Tumbuhkan Kepuasan Publik, Pemerintah Disarankan Fokus Jaga Stabilitas Harga Pangan
Presiden Joko Widodo dan Wapres Mar'uf Amin melambaikan tangan sebelum berangkat menuju Bandara Halim Perdanakusuma Jakarta. (Foto: Dok. Antara)

Bagikan:

JAKARTA - Tingkat kepercayaan publik terhadap pemerintahan Jokowi-Ma'ruf secara keseluruhan pada periode Oktober 2022 adalah 62,1 persen.

Khusus pada aspek ekonomi berada di angka 50,8 persen.

Pemerintah disarankan fokus menjaga stabilitas harga pangan guna menumbuhkan kepercayaan publik.

Survei Litbang Kompas terbaru juga menunjukkan kepercayaan publik terhadap pemerintahan Jokowi-Ma'ruf Amin pada aspek penegakan hukum berada paling rendah.

Adapun tingkat kepercayaan publik secara keseluruhan tersebut turun 5 persen dibanding survei Juni 2022 atau turun 11,8 persen dibanding survei Januari 2022.

Pengamat kebijakan publik Universitas Trisakti Trubus Rahadiansyah mengatakan, pemerintah patut menstabilkan harga kebutuhan pokok untuk menumbuhkan kepuasan dan kepercayaan publik.

"Pemerintah menurut saya harus fokus mengendalikan harga supaya tidak naik, tetap stabil. Tentu menjaga tingkat inflasi tetap terkendali," ujarnya, Senin, 24 Oktober.

Trubus menekankan, pentingnya pemerintah untuk fokus pada ketersediaan dan pemerataan pangan di tengah ancaman krisis pangan global.

Kata dia, pemerintah pusat dan daerah juga harus berkolaborasi untuk menjaga ketersediaan dan pemerataan pangan, termasuk juga mengantisipasi terjadinya penyelewengan pangan.

"Pangan ini harus dibikin sedemikian rupa ketersediaannya karena prediksi krisis pangan akan terjadi. Pemerintah sekarang harus fokus pada kementerian-kementerian yang langsung berurusan dengan pangan. Kita kan sebenarnya banyak lembaga yang mengurusi pangan, ada Bulog, Badan Pangan, Kementan, dan kementerian lain. Itu harus kolaborasi, koordinasi. Jangan ego sektoral lagi," ungkapnya.

Tak hanya itu, Trubus menyarankan agar faktor distribusi diperhatikan.

Menurut dia, pemerintah telah mempunyai dukungan infrastruktur yang harusnya bisa dimanfaatkan untuk memperlancar distribusi pangan.

"Kan kita sudah punya daya dukungan infrastruktur, jalan tol, pelabuhan, sudah dibikin semuanya.
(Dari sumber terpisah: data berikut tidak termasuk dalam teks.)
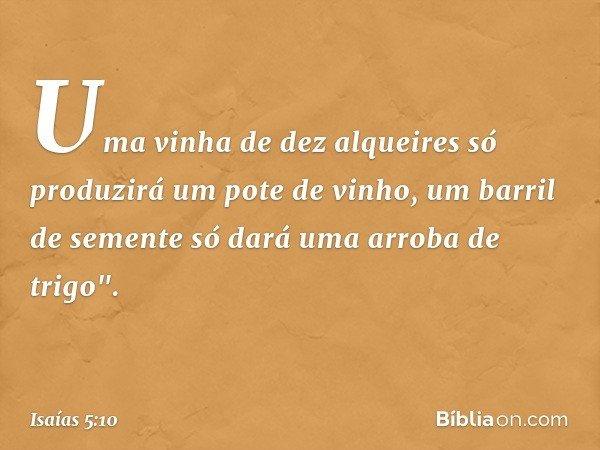 """Uma vinha de dez alqueires só produzirá um pote de vinho, um barril de semente só dará uma arroba de trigo"""". -- Isaías 5:10"""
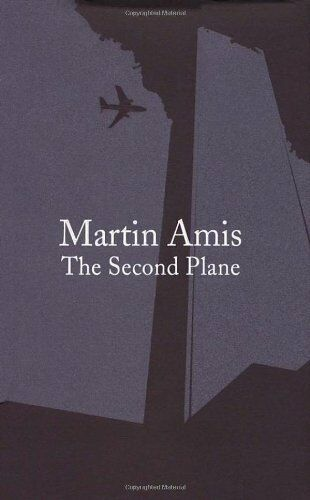 The Second Plane: September 11, 2001-2007, Amis, Martin, Excellent Book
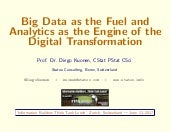 Big Data as the Fuel and Analytics as the Engine of the Digital Transformation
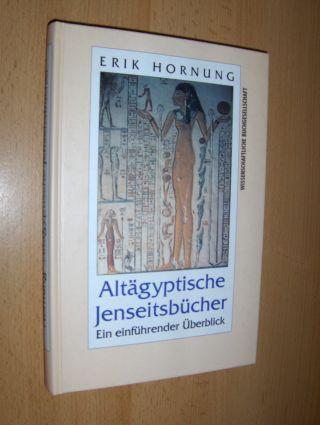 Hornung, Erik: Altägyptische Jenseitsbücher. Ein einführender Überblick.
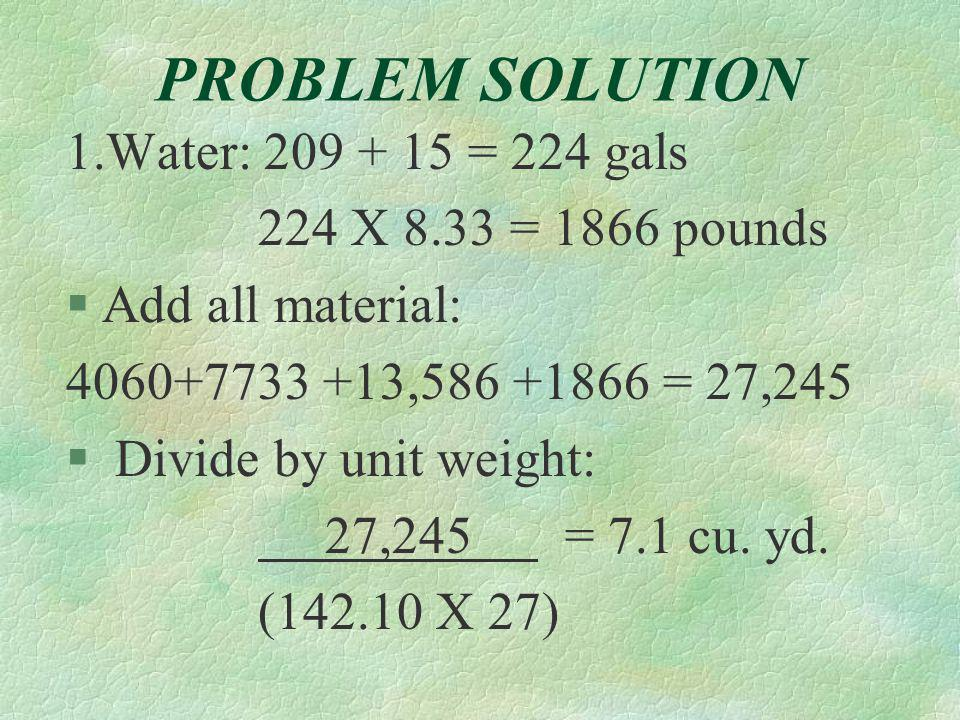 PROBLEM SOLUTION 1.Water: 209 + 15 = 224 gals 224 X 8.33 = 1866 pounds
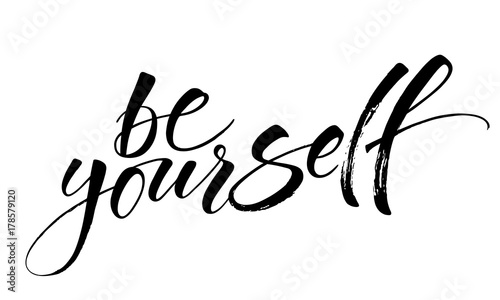 In de dag Positive Typography Be Yourself. Inspirational quote. Modern calligraphy, brush painted letters. Vector illustration. Template for banners, cards, appareil and other design product, or photo overlays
Jangan ada daerah yang kurang atau berlebih, pemerintah diam saja. Ini kan kepercayaan publiknya jadi bingung," katanya.

Selain itu, kata Trubus, pemerintah juga harus fokus pada konsumsi rumah tangga dengan menjaga daya beli masyarakat dan keteraksesan komoditas pangan.
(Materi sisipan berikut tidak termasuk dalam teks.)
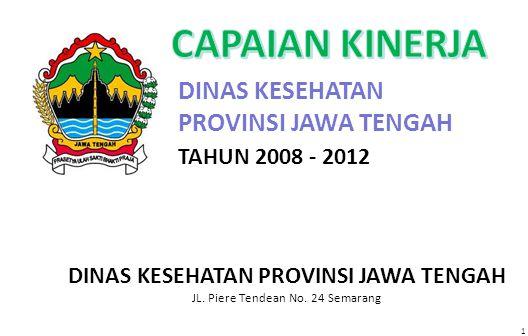 1 DINAS KESEHATAN PROVINSI JAWA TENGAH JL. Piere Tendean No. 24 Semarang TAHUN 2008 - 2012 DINAS KESEHATAN PROVINSI JAWA TENGAH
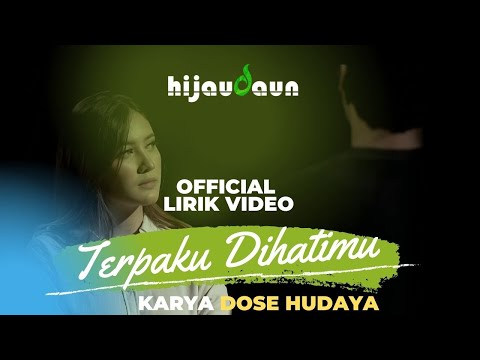 Hijau Daun - Terpaku Di Hatimu [Official Video Lyric]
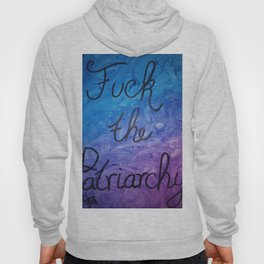 Fuck the Patriarchy in blue and purple gradient Hoody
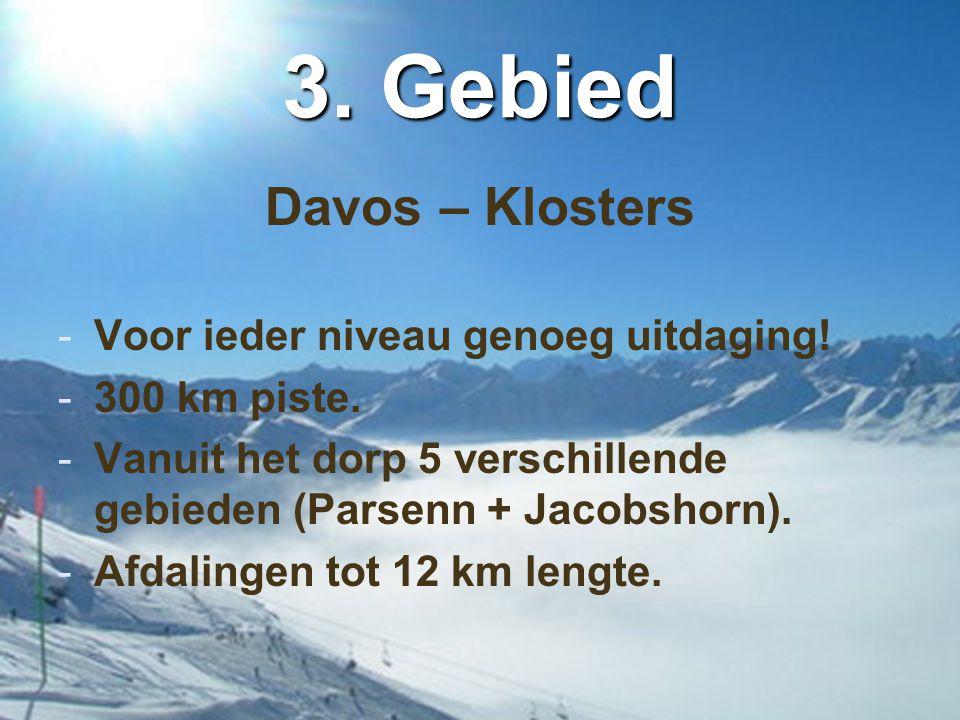 3. Gebied Davos – Klosters Voor ieder niveau genoeg uitdaging!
"Dalam hal ini pemerintah harus mendorong pemerataan masyarakat bawah pada konsumsi rumah tangga. Jadi tersedia barangnya dan terjangkau harganya," jelasnya.
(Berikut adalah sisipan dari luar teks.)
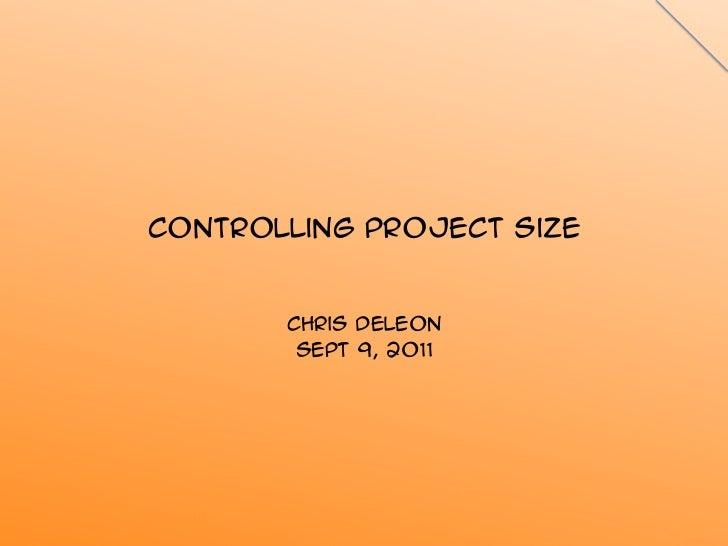 Controlling Project Size       Chris DeLeon        Sept 9, 2011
Trubus khawatir dengan kemiskinan ekstrem yang menunjukkan tren gejala meningkat.

Kemiskinan ekstrem bisa memicu ketidakpercayaan publik kepada pemerintah.

"Kemiskinan ekstrem ini akan menjadi momok bagi terjadinya publik distrust. Jadi saya khawatir itu," pungkasnya.

Sementara itu, pengamat politik Ujang Komarudin menilai, tingkat kepercayaan terhadap pemerintah yang mengalami penurunan dianggap wajar akibat dampak kenaikan harga bahan bakar minyak (BBM) bersubsidi.

"Jadi kalau kepuasan masyarakat, responden terhadap pemerintahan Jokowi mengalami penurunan, faktanya memang begitu. Misalnya kenaikan BBM itu bisa menurunkan tingkat kepuasan masyarakat terhadap pemerintahan Jokowi-Ma'ruf," kata Ujang.

Dalam menyikapi kenaikan harga BBM, kata Ujang, pemerintah memberikan sejumlah bantuan sosial (bansos) kepada masyarakat.

Menurut Ujang, pemberian bansos memberi pengaruh di masyarakat.

"Ketika menaikkan BBM dibarengi kompensasi pemberian bantuan bagi masyarakat, agar tidak marah, tenang, dan tetap percaya pada pemerintah. Dengan begitu masyarakat netral, ada yang percaya karena dia dibantu," kata dia.